RAW DATA:

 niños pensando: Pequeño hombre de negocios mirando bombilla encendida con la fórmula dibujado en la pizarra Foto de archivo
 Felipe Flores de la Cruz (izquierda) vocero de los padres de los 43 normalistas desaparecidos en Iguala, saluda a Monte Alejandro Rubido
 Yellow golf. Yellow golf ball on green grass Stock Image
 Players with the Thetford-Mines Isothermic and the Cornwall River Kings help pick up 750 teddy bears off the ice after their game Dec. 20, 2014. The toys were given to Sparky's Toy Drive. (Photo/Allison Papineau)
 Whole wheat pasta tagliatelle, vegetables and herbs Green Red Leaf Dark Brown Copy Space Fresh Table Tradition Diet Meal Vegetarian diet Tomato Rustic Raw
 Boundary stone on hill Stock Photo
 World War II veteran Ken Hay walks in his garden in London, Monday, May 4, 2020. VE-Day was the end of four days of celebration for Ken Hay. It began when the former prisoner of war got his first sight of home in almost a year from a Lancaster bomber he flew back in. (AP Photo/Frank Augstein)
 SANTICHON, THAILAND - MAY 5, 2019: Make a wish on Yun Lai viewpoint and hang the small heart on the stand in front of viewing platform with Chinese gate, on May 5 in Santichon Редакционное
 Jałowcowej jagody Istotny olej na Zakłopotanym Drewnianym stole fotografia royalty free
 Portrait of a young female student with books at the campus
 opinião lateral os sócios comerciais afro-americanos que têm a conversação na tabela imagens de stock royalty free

...

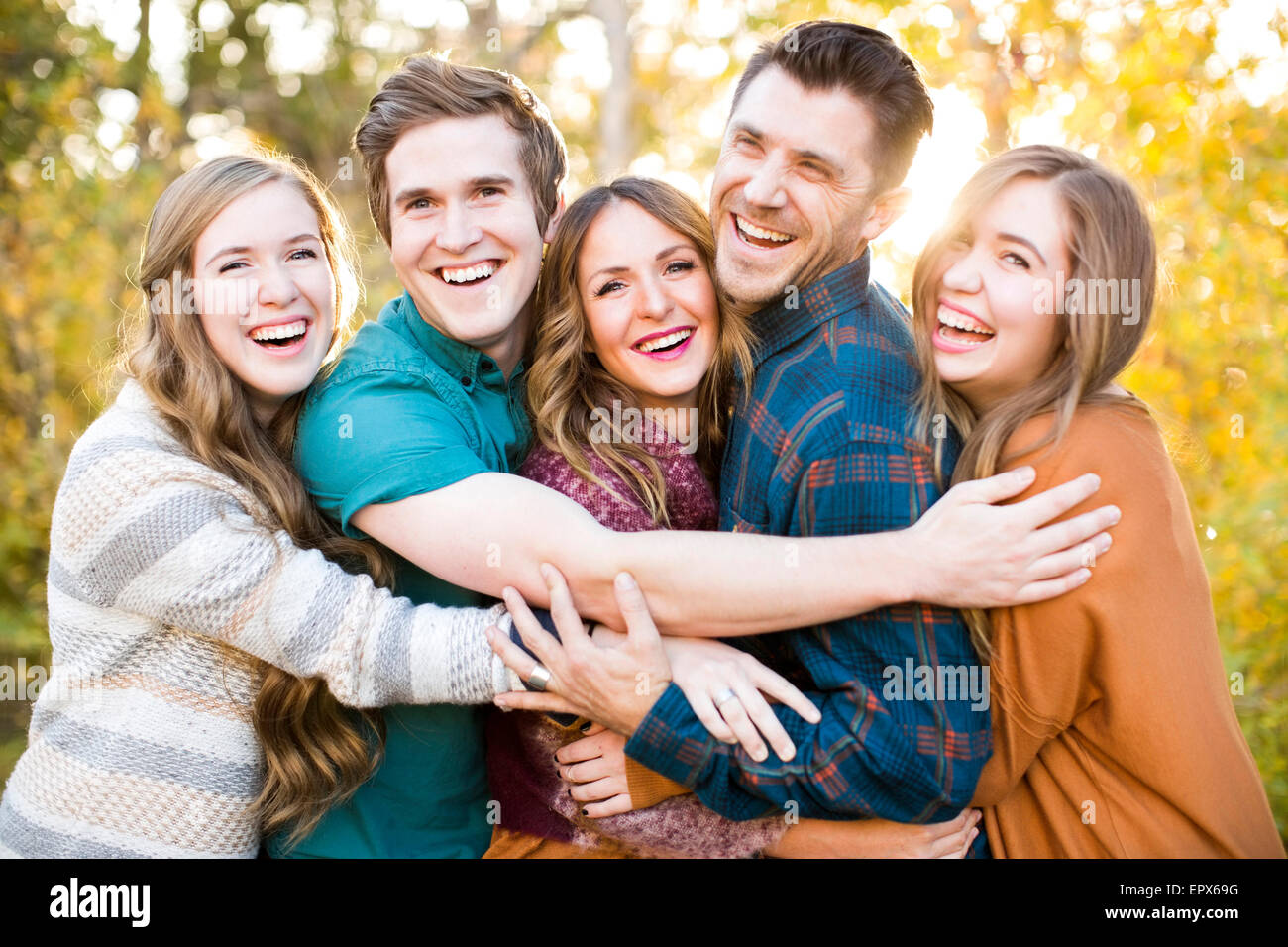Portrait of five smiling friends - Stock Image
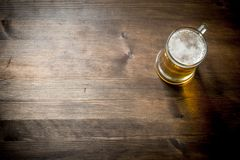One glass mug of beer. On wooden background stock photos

--

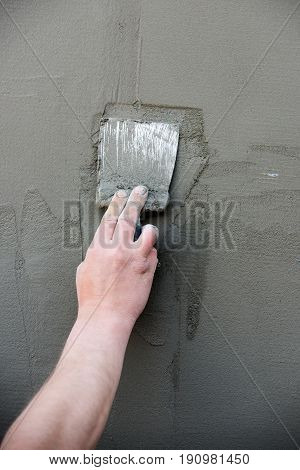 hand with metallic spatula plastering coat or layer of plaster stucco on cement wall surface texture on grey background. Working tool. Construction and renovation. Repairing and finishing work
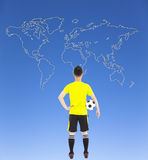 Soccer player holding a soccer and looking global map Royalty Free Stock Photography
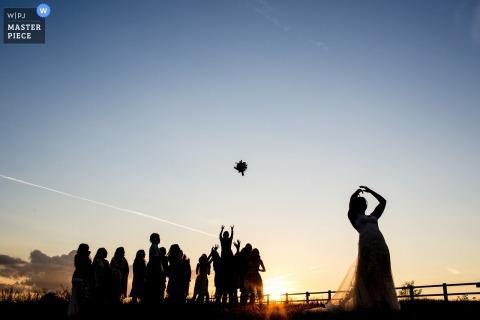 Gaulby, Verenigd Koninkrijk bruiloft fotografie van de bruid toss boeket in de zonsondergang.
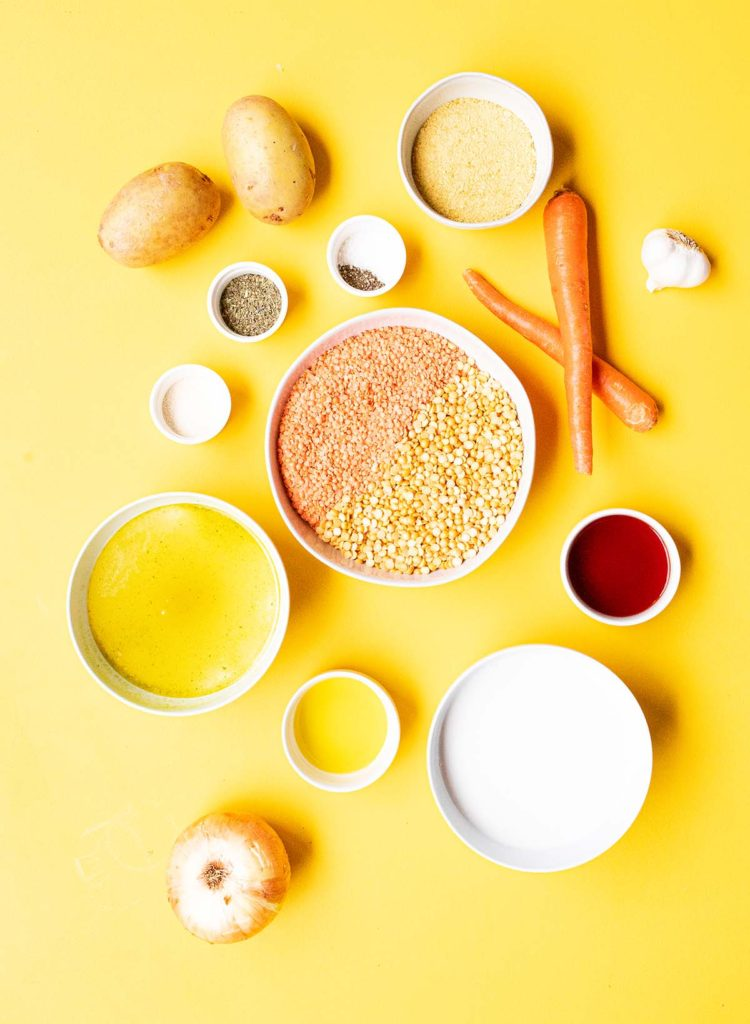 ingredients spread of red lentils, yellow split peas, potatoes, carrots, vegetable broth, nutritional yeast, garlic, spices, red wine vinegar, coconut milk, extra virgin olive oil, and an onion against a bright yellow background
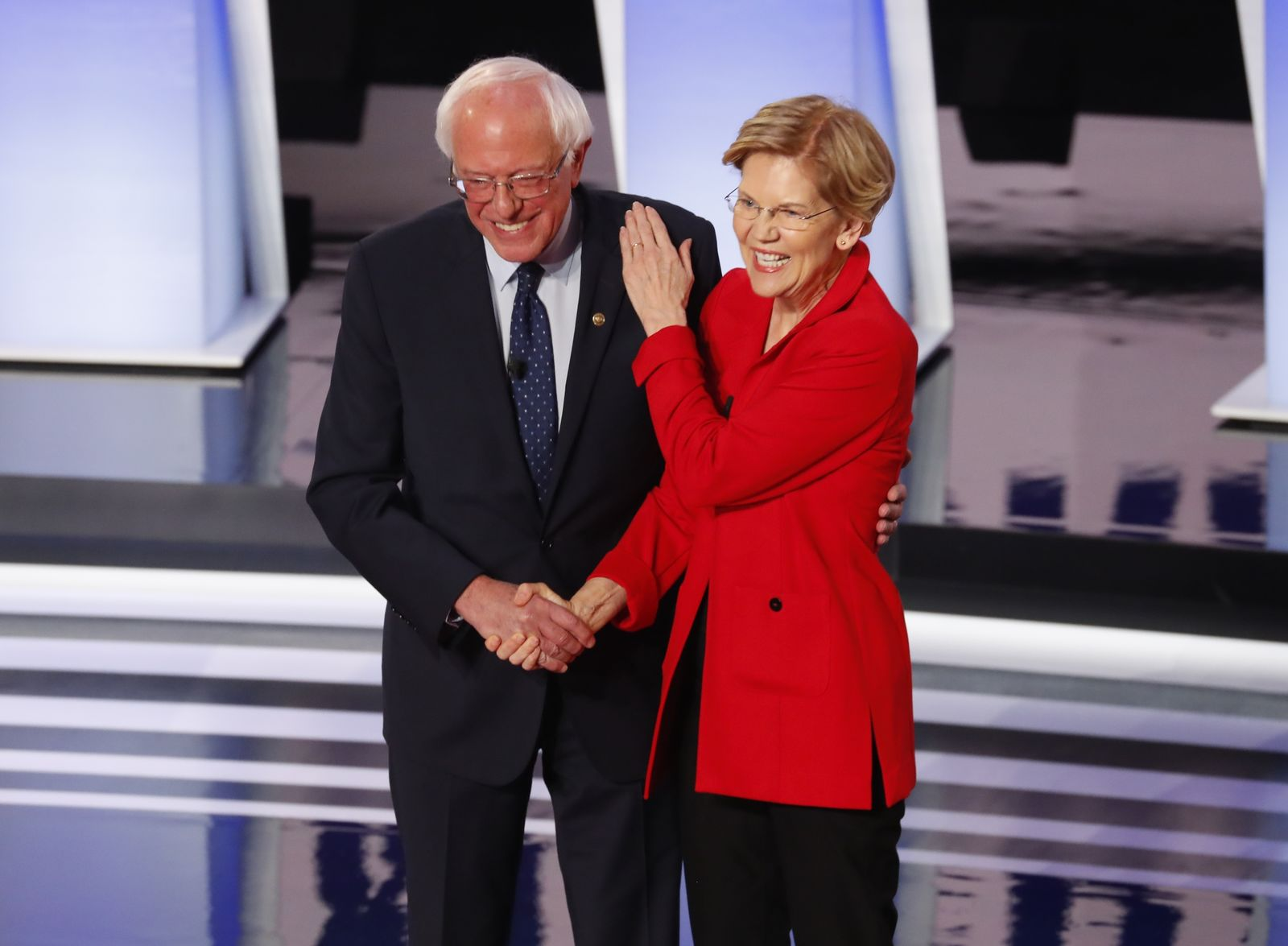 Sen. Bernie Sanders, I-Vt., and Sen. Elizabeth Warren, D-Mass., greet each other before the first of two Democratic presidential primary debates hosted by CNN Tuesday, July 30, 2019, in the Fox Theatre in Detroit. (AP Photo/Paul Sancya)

TASK DIRECTIONS: In the listing above, find the line with "Gaulby, Verenigd Koninkrijk" and the line with "Sen. Bernie Sanders, I-Vt., and". Transcribe those two and everything between, exactly, leaving out pictures.

EXPECTED ANSWER:
 Gaulby, Verenigd Koninkrijk bruiloft fotografie van de bruid toss boeket in de zonsondergang.
 ingredients spread of red lentils, yellow split peas, potatoes, carrots, vegetable broth, nutritional yeast, garlic, spices, red wine vinegar, coconut milk, extra virgin olive oil, and an onion against a bright yellow background
 Sen. Bernie Sanders, I-Vt., and Sen. Elizabeth Warren, D-Mass., greet each other before the first of two Democratic presidential primary debates hosted by CNN Tuesday, July 30, 2019, in the Fox Theatre in Detroit. (AP Photo/Paul Sancya)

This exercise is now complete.